[Your goal] Please repeat, exactly as written, every line from the one containing "Young woman standing" through the last line of the records, both included, and leave out any pictures.

[Data records]
........

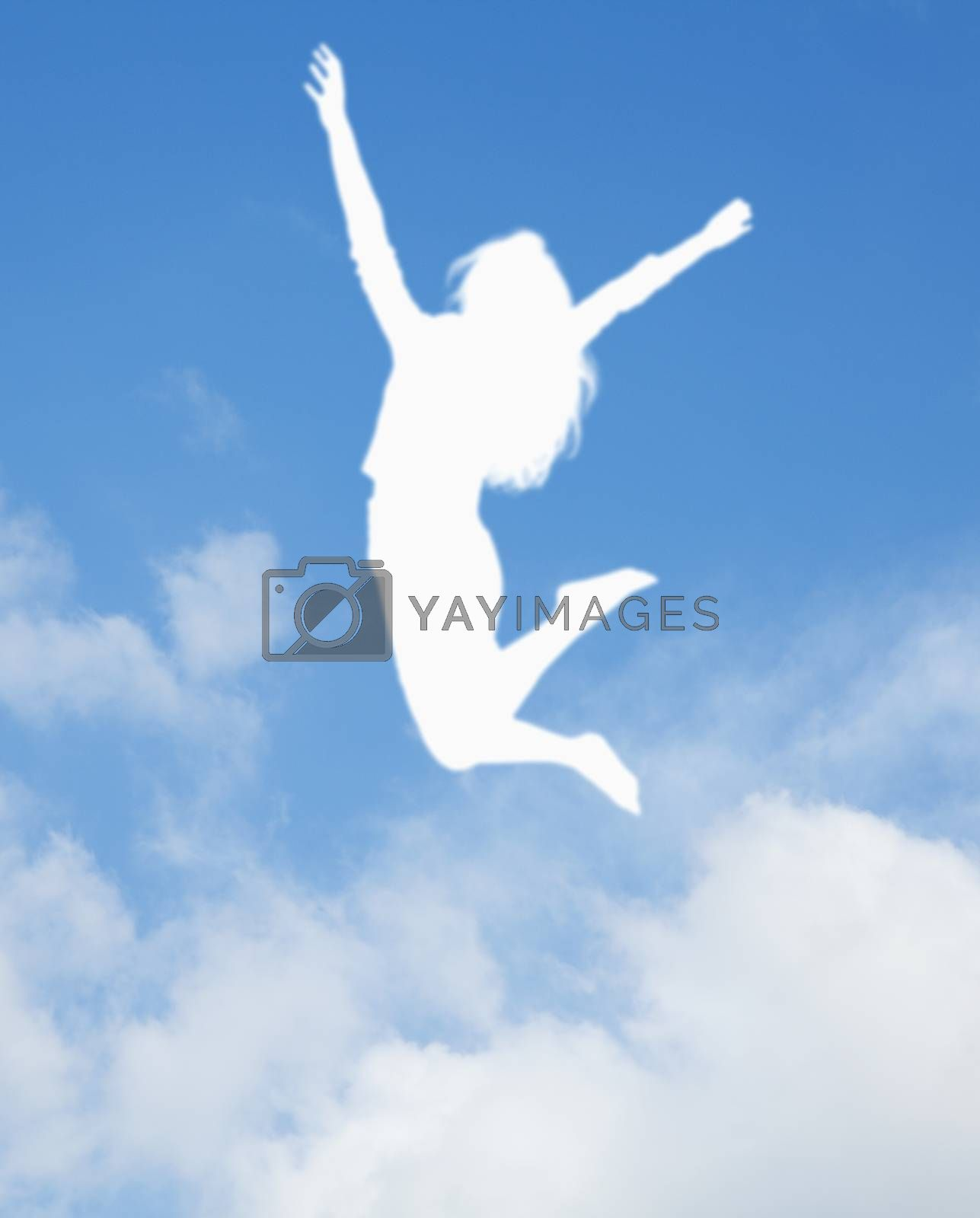 Silhouette of young woman jumping and cheering, arms in the air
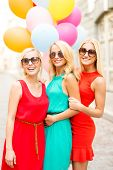 holidays and tourism, friends, hen party, blonde girls concept - three beautiful women with colorful balloons in the city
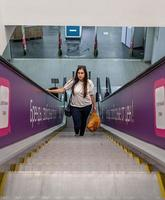 Young woman standing on escalator in shopping mall shopping photo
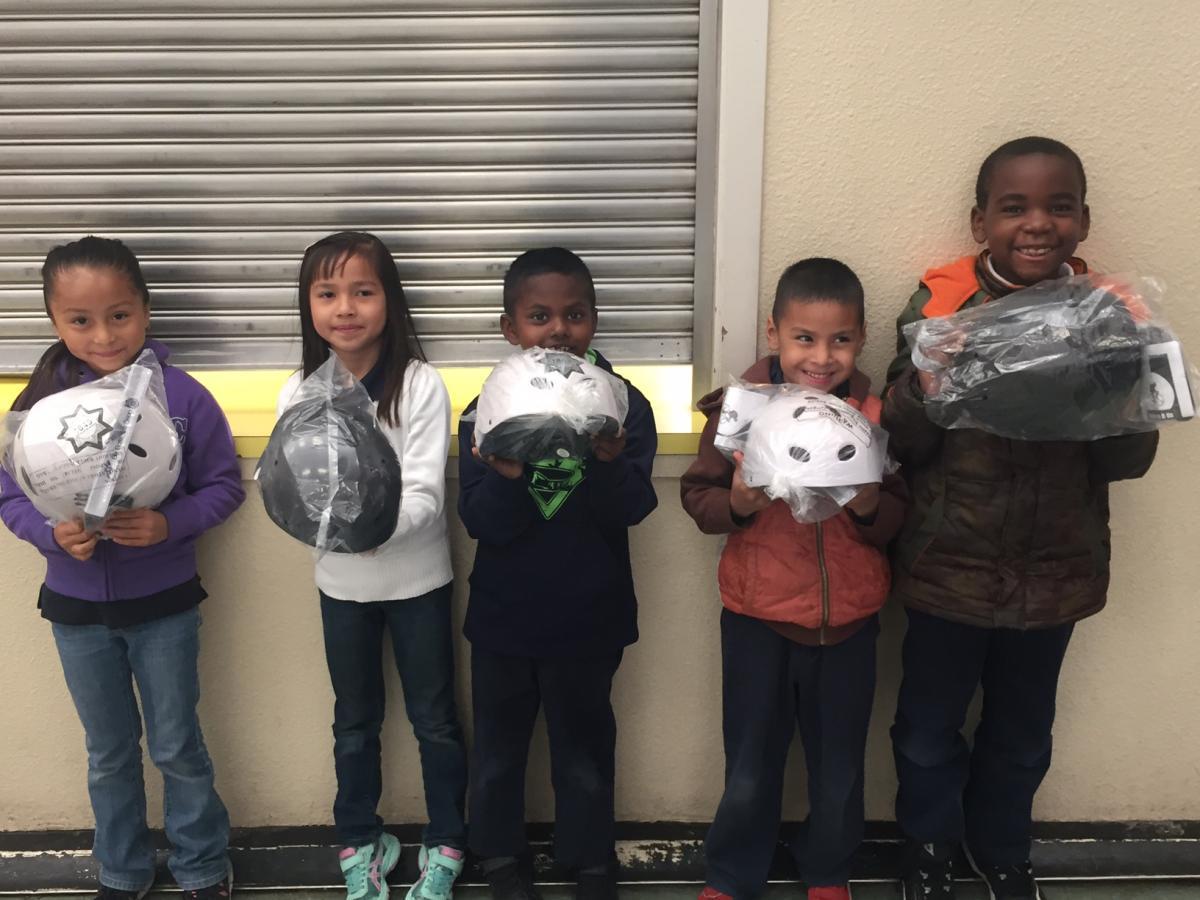 Image of Earl Warren students get free bike helmets
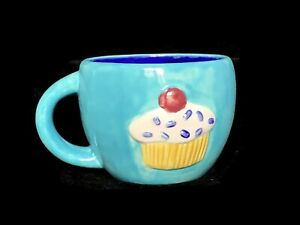 Kids Pottery Mug With Relief Cupcakes A 01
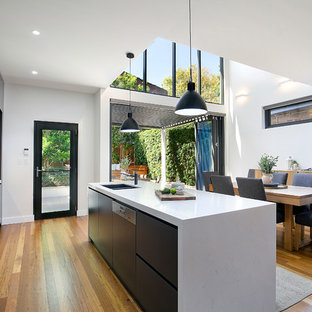 Photo of a contemporary galley open plan kitchen in Sydney with an undermount sink, flat-panel cabinets, black cabinets, marble benchtops, stainless steel appliances, medium hardwood floors, with island, brown floor and white benchtop.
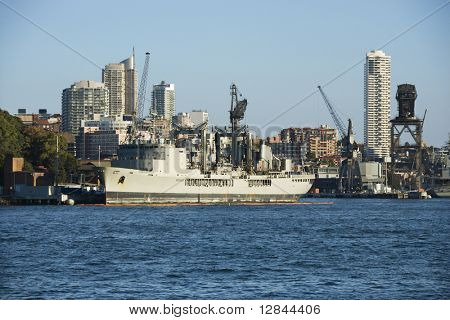 Tanker ship at port in Sydney, Australia with view of buildings.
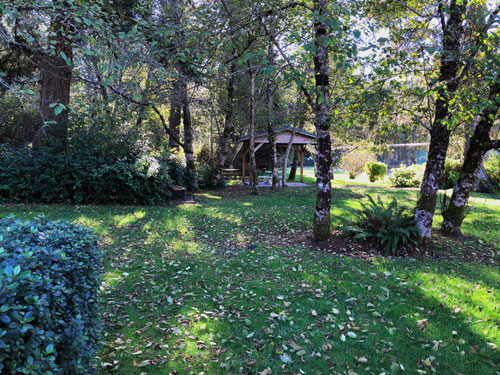 A stretch of beautifully maintained lawn will take you down to a covered picnic table.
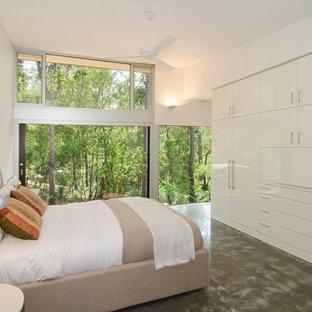 Стильный дизайн: хозяйская спальня в современном стиле с белыми стенами и бетонным полом - последний тренд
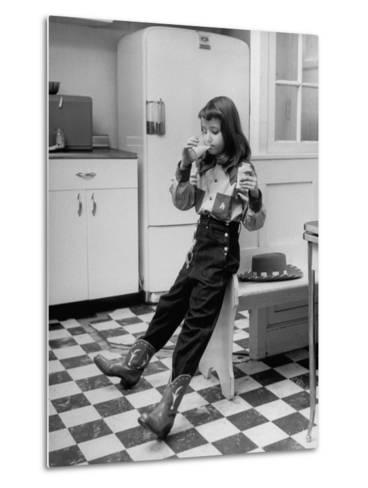 Young Girl Wearing Cowgirl Outfit Drinking Milk and Eating Sandwich in Kitchen-Nina Leen-Metal Print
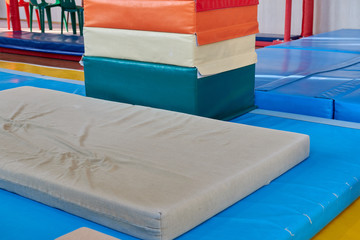 hall for gymnastics at school. multi-colored mats. doing sports. sports equipment. healthy lifestyle. sport competitions
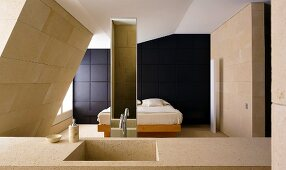 Stone wash basin in a bedroom with a bed in front of a wall clad in black wood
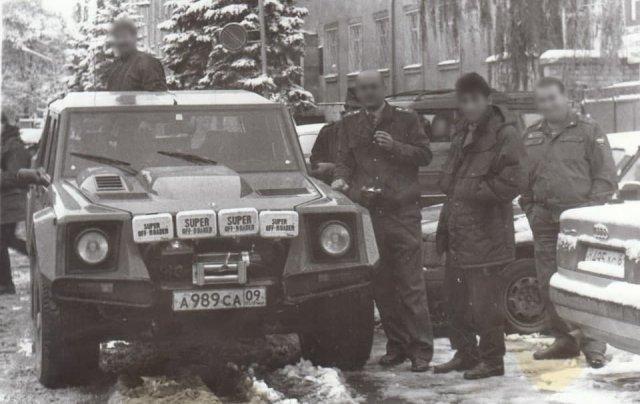 Милиционеры смотрят и фотографируют редкое авто Lamborghini LM002.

........

[Expected answer]
 Young woman standing on escalator in shopping mall shopping photo
 Image of Earl Warren students get free bike helmets
 Kids Pottery Mug With Relief Cupcakes A 01
 Photo of a contemporary galley open plan kitchen in Sydney with an undermount sink, flat-panel cabinets, black cabinets, marble benchtops, stainless steel appliances, medium hardwood floors, with island, brown floor and white benchtop.
 Tanker ship at port in Sydney, Australia with view of buildings.
 A stretch of beautifully maintained lawn will take you down to a covered picnic table.
 Стильный дизайн: хозяйская спальня в современном стиле с белыми стенами и бетонным полом - последний тренд
 Young Girl Wearing Cowgirl Outfit Drinking Milk and Eating Sandwich in Kitchen-Nina Leen-Metal Print
 hall for gymnastics at school. multi-colored mats. doing sports. sports equipment. healthy lifestyle. sport competitions
 Stone wash basin in a bedroom with a bed in front of a wall clad in black wood
 Милиционеры смотрят и фотографируют редкое авто Lamborghini LM002.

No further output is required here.